About St Mary’s Cathedral

About St Mary’s Cathedral

St Mary’s Cathedral stands on the site of the first Catholic Chapel in Australia. Constructed in local sandstone, the Gothic Revival style of its architecture is reminiscent of the great medieval cathedrals of Europe.

The Cathedral is dedicated to the Blessed Virgin Mary, under the title of Immaculate Mother of God, Help of Christians.

Architect William Wilkinson Wardell was commissioned by Archbishop Polding to design a new St Mary’s following the fire of 1865 which ruined the original Cathedral.

Polding was not to be disappointed by Wardell, for the building that he designed is indeed “beautiful and grand”. Constructed of dressed Sydney sandstone, St Mary’s is 107m long, the width of the Nave is 24.3 metres, ceiling height is 22.5 metres, the height of the central tower is 46.3 metres and the height of the front towers and spires soar over 74 metres.

St Mary’s is designed principally in the Geometric Decorated style of Gothic which first evolved around the 13th century. It is not a copy of a particular medieval Cathedral, but is a unique design, drawing on certain elements of its medieval forbears.

The customary east-west orientation of Cathedrals was abandoned by Wardell, probably because the fall of the land together with the great length of the building which would have made such an orientation impractical. The site necessitated the addition of a flight of more than 30 steps to the front of the building by the architects, Hennessey & Hennessey.

A visitor to St Mary’s will see many features on the outside of the building: the flying buttresses of the chancel and nave; the canopies and statues in the northern gable, the text of the Ave Maria and other invocations carved high up on the walls; the many carved saintly heads which gaze benignly down, and, way up on the towers and turrets, the more menacing figures of the gargoyles.
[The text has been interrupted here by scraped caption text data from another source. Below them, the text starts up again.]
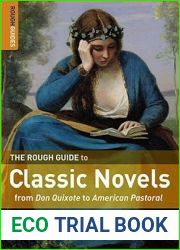 The Rough Guide to Classic Novels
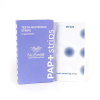NuSmile Pap plus teeth whiteing strips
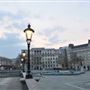 Trafalgar Square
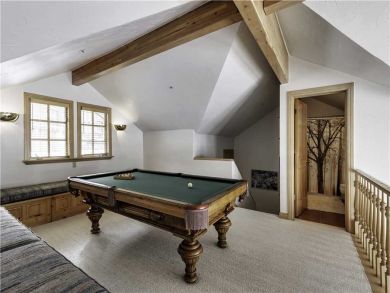 Snowbird Three Bedroom Vacation Rental Sleeps Eight Guests
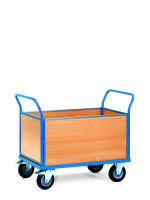 Vierwandwagen 2551 Ladeflaeche 1.000 x 600 mm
Moving inside the church through the main doors, the eye is drawn forward, along the length of the nave, toward the white pinnacles of the High Altar Screen, and the rich colours of the Great North Window beyond.

The columns of the main arcade are of the same warm sandstone as the exterior and interior walls, which have also been used in the vaulted ceilings of the side aisles and chapels.

As is usual in Gothic cathedrals, St Mary’s has three levels of arched openings along its length: the high arches of the main arcade, the gallery-like openings of the triforium, and the windows of the clerestory.